## START Selected extract

Nepal ­ A Revolution in Progress

-Alastair Reith
The Spark
December 2008-January 2009

Ever since the destruction of the Soviet Union, the capitalist class has told us that communism is dead. We are expected to believe that this is as good as it gets, that the inequality and oppression inherent within the capitalist system will be with us forever and there will be no more revolutions. The ruling class declared the end of history. Unfortunately for them, the people of Nepal have decided not to listen.

The red flag flies from Mt Everest

A communist revolution is unfolding in Nepal, a small Himalayan country just to the North of India. Led by the Communist Party of Nepal (Maoist), the workers and peasants of Nepal are rising up and challenging the feudal oppression they face in their daily lives, and the neo-colonial domination they face as a nation.

The last time the Spark published news of the revolution in Nepal, the results of the Constituent Assembly elections had just come in. Despite the corporate media predictions that the Maoists would come in a dismal third place, the Maoists shocked the world by winning a landslide victory, taking 220 out of 575 seats, making them by far the largest party in the Assembly, with more seats than the next two largest parties combined! The elections revealed the level of mass support the Maoists have amongst the people.

A history of struggle

The revolution began in 1996, when CPN (M) fighters carried out a number of armed attacks on police stations, government offices and foreign-owned factories. These actions began the People’s War, which in just ten years liberated 80% of the countryside, effectively expelling the government and its police forces from the countryside. In the liberated zones, society was radically transformed. Land was seized from the parasitic landlords and distributed amongst the peasants, women were freed from their inferior status and given the equality and respect they deserved, People’s Committees were set up to involve the masses in direct democracy and the making of decisions that affected their lives.  The Maoists began with one .303 rifle, and ended with control of the country.

Eventually the situation reached a critical point. King Gyanendra (who in February 2005 dissolved parliament and declared an absolute monarchy) and his forces controlled the cities, major roads and scattered strongholds throughout the country, while the Maoists controlled everything else. Neither side  had the strength to destroy the other, and the situation had reached what Maoists call “strategic equilibrium”.

The Maoists did not feel that they had the strength to defeat the Royal Army in battle and conquer the capital, Kathmandu, but they knew they could not just sit still. So they began looking for ways to move their revolution forward, to move into the cities and connect with the urban workers, to move from strategic equilibrium to strategic offensive.

## END Selected extract

**Short exercise 1:**
Revise the records from the one containing "Looking at the objects, is" down to the end of the records, changing "green grass" to "lawn" and leaving everything else as it is.
The records have no connection to the text about Nepal.

## START Provided data

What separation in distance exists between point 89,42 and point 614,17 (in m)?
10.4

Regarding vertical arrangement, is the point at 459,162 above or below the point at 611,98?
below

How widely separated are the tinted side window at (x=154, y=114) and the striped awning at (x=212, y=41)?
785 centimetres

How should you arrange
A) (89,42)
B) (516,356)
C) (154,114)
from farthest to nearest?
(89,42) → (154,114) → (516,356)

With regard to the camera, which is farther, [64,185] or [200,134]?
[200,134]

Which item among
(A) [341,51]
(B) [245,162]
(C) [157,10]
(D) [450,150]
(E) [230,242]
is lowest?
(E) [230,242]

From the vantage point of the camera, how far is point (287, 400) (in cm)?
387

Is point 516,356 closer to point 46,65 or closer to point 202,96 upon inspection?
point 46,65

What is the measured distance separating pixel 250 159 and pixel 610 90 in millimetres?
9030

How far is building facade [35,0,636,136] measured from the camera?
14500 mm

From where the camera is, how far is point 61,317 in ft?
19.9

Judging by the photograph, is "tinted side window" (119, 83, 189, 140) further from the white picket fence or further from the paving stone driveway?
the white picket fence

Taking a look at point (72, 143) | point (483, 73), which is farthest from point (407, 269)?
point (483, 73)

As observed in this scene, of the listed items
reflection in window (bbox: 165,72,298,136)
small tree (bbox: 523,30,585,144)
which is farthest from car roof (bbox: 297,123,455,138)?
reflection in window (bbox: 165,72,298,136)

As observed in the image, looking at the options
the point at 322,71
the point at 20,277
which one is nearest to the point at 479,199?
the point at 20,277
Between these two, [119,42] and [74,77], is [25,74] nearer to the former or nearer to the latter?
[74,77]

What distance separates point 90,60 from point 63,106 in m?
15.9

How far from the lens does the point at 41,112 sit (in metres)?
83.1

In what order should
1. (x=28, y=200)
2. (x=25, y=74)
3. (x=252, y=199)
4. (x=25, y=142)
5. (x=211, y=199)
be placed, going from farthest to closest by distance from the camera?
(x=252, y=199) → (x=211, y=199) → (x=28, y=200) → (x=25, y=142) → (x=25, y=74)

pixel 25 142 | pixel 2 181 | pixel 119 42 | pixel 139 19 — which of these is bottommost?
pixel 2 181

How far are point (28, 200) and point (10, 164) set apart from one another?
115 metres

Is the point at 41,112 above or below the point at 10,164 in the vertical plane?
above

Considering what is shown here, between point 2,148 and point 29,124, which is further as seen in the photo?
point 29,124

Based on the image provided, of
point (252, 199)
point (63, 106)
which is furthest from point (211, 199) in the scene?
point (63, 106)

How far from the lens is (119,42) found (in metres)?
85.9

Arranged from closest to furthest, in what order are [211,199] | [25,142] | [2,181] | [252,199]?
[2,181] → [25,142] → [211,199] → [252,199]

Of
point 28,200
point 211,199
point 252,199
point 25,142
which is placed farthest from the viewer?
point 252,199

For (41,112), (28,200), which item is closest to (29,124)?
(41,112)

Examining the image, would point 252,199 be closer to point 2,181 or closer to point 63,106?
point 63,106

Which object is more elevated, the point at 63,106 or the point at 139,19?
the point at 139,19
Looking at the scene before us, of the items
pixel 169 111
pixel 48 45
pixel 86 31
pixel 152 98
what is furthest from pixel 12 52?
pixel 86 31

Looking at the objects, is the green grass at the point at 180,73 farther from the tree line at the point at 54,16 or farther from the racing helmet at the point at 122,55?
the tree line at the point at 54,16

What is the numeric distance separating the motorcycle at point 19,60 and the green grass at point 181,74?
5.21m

## END Provided data

**Short exercise 2:**
Answer these questions using the article on Nepal.
(a) In what year did the revolution begin?
(b) How many of the 575 Constituent Assembly seats did the Maoists win?
(c) In what month and year did King Gyanendra dissolve parliament?

**Reply 1:**
Looking at the objects, is the lawn at the point at 180,73 farther from the tree line at the point at 54,16 or farther from the racing helmet at the point at 122,55?
the tree line at the point at 54,16

What is the numeric distance separating the motorcycle at point 19,60 and the lawn at point 181,74?
5.21m

**Reply 2:**
(a) 1996
(b) 220
(c) February 2005